» **SELECTED PASSAGE**:
:::

- DVD cover
- Directed by: Tony Giglio
- Written by: Jonas Barnes; Keith Domingue;
- Based on: S.W.A.T. by Robert Hamner
- Produced by: Neal H. Moritz; Greg Malcolm; Vicki Sotheran;
- Starring: Sam Jaeger; Adrianne Palicki; Michael Jai White; Kyra Zagorsky;
- Cinematography: Michael Balfry
- Edited by: Charles Robichaud
- Music by: Patric Caird
- Production companies: Destination Films; Original Film; Sodona Films;
- Distributed by: Sony Pictures Home Entertainment
- Release date: August 1, 2017;
- Running time: 89 minutes
- Country: United States
- Language: English

= S.W.A.T.: Under Siege =

S.W.A.T.: Under Siege is a 2017 American action film directed by Tony Giglio. It is the third and final installment in the S.W.A.T. film series and was released direct-to-video on August 1, 2017.

== Plot ==
On the morning of Fourth of July, the DEA enlists the help of the Seattle SWAT to storm a drug cartel's waterfront warehouse to capture cartel members and seize a shipment of drugs. A firefight ensues, and when it is over, several DEA agents and one SWAT team member are dead. When the container holding the suspected drug shipment is found and opened, the team is surprised to find a man chained inside. After taking him back to SWAT headquarters, the mysterious man, who is dubbed "The Scorpion", offers information in return for protection, warning them that a party with murderous intentions is after what he knows.

When two fake FBI agents named Franklin and Cox try to collect the prisoner, just as Scorpion had predicted, Travis Hall, the SWAT team's leader, fights them, killing Cox and arresting Franklin, and begins to believe Scorpion. When questioned by Hall and his superior, Inspector Ellen Dwyer, Scorpion reveals himself as a spy and that someone on the SWAT team is a mole for the enemy. Hall decides to move him discreetly, but the terrorists, a mercenary special ops army led by Lars Cohaagen, are aware of Scorpion's detention and have been surveilling the SWAT compound. After being warned by their mole, a heavily armed team assaults the building and the comm channels, security and power systems are hacked. The SWAT team and Scorpion fight back, but two SWAT members are killed, and Cohaagen offers them their and their families' lives in return for Scorpion.

:::

» **LISTING**:

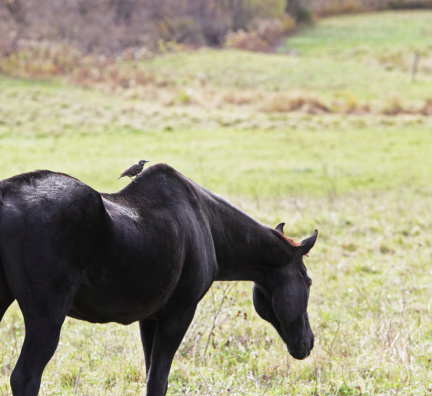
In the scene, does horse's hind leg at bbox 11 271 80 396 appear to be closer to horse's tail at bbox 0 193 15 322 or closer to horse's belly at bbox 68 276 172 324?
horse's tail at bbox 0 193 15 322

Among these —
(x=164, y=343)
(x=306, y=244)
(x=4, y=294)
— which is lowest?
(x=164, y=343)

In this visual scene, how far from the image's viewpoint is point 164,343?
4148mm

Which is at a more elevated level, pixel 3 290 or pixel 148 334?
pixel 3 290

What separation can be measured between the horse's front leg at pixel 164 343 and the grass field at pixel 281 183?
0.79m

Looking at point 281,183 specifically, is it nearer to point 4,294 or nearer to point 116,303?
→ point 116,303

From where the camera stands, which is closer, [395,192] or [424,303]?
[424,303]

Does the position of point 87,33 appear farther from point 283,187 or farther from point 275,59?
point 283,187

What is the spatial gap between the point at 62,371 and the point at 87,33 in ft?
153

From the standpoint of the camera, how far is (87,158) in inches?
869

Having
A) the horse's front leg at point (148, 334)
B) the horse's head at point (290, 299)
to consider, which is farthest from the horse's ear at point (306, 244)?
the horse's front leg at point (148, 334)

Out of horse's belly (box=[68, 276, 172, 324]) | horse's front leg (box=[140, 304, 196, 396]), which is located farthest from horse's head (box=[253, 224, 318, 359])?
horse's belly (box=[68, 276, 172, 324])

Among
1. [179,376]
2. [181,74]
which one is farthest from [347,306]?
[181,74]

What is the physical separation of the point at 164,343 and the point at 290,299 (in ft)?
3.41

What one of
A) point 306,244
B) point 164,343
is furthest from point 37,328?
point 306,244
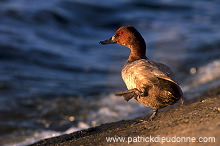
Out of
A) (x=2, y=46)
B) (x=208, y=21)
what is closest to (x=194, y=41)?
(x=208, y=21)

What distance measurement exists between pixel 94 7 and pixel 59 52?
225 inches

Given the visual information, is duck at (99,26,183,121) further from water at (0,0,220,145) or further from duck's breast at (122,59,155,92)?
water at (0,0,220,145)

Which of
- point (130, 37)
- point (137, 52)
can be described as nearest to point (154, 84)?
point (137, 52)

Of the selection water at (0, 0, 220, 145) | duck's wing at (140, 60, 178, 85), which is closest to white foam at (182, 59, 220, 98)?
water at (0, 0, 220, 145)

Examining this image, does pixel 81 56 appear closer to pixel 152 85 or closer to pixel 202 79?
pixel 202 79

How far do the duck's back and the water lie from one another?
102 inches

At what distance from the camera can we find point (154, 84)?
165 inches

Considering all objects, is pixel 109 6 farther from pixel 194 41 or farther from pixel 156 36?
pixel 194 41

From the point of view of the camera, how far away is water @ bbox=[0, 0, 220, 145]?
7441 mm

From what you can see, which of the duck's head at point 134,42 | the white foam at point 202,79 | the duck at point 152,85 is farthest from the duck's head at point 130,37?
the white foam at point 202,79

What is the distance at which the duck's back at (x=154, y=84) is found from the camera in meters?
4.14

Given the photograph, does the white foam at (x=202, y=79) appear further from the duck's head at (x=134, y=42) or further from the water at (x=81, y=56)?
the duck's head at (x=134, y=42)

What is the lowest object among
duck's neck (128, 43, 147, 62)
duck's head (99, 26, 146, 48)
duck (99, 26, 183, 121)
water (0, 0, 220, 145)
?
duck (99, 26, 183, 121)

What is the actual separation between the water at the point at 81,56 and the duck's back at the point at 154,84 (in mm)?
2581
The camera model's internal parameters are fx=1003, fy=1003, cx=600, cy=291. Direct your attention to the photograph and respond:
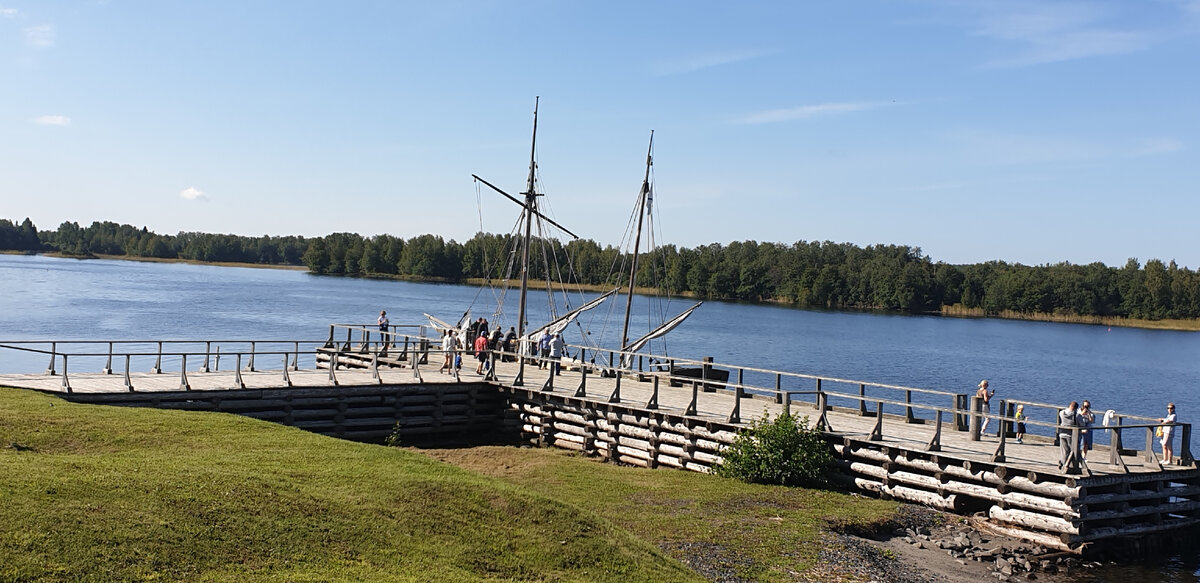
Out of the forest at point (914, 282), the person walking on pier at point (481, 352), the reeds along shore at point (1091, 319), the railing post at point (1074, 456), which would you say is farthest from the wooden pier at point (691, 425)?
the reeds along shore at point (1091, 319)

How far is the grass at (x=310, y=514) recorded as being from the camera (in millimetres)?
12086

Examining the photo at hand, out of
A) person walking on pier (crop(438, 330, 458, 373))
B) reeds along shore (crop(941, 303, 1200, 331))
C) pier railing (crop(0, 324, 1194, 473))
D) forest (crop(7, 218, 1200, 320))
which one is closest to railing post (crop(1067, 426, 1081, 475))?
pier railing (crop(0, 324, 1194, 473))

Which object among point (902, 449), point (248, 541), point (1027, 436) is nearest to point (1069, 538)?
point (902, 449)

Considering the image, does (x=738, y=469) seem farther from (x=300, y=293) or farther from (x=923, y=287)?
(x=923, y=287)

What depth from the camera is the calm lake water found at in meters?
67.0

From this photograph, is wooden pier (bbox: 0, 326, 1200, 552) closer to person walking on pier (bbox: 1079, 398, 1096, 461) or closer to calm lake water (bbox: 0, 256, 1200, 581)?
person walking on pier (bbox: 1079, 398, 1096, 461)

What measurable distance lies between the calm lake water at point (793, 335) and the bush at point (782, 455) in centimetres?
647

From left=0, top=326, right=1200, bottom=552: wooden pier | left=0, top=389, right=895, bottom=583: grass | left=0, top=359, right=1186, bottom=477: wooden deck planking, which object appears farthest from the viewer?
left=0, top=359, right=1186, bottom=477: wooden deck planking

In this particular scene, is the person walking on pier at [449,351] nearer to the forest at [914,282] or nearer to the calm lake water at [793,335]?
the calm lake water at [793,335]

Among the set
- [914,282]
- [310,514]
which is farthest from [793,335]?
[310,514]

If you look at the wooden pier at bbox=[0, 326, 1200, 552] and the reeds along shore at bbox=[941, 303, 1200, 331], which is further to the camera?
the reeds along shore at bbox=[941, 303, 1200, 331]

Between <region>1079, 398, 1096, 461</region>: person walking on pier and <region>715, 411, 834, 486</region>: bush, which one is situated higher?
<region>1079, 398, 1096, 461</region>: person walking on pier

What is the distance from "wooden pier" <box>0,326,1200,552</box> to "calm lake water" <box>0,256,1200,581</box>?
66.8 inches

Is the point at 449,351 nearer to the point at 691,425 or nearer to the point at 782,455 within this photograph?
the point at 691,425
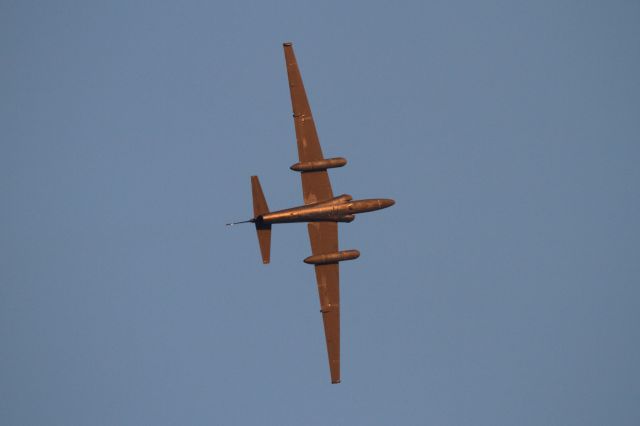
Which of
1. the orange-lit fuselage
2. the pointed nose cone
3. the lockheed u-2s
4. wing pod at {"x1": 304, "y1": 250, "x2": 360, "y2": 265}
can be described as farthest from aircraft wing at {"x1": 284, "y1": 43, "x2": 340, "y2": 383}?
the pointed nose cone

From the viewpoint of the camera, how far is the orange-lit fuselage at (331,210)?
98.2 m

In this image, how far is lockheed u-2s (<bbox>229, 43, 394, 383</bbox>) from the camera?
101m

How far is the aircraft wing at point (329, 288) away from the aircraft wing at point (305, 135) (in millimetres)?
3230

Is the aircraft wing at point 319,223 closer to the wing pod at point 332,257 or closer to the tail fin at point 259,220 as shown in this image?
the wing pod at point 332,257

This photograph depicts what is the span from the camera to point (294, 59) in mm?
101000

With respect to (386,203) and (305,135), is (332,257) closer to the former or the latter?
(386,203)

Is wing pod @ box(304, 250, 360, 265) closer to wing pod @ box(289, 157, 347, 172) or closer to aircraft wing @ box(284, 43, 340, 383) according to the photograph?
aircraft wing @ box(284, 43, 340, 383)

:::

» **DIRECTIVES**:
A. Print the stretch of the S.W.A.T.: Under Siege article from "When two fake" through "return for Scorpion.".
B. Name every actor listed under "Starring" in the S.W.A.T.: Under Siege article.

» **OUTPUTS**:
A.
When two fake FBI agents named Franklin and Cox try to collect the prisoner, just as Scorpion had predicted, Travis Hall, the SWAT team's leader, fights them, killing Cox and arresting Franklin, and begins to believe Scorpion. When questioned by Hall and his superior, Inspector Ellen Dwyer, Scorpion reveals himself as a spy and that someone on the SWAT team is a mole for the enemy. Hall decides to move him discreetly, but the terrorists, a mercenary special ops army led by Lars Cohaagen, are aware of Scorpion's detention and have been surveilling the SWAT compound. After being warned by their mole, a heavily armed team assaults the building and the comm channels, security and power systems are hacked. The SWAT team and Scorpion fight back, but two SWAT members are killed, and Cohaagen offers them their and their families' lives in return for Scorpion.

B. Sam Jaeger, Adrianne Palicki, Michael Jai White, Kyra Zagorsky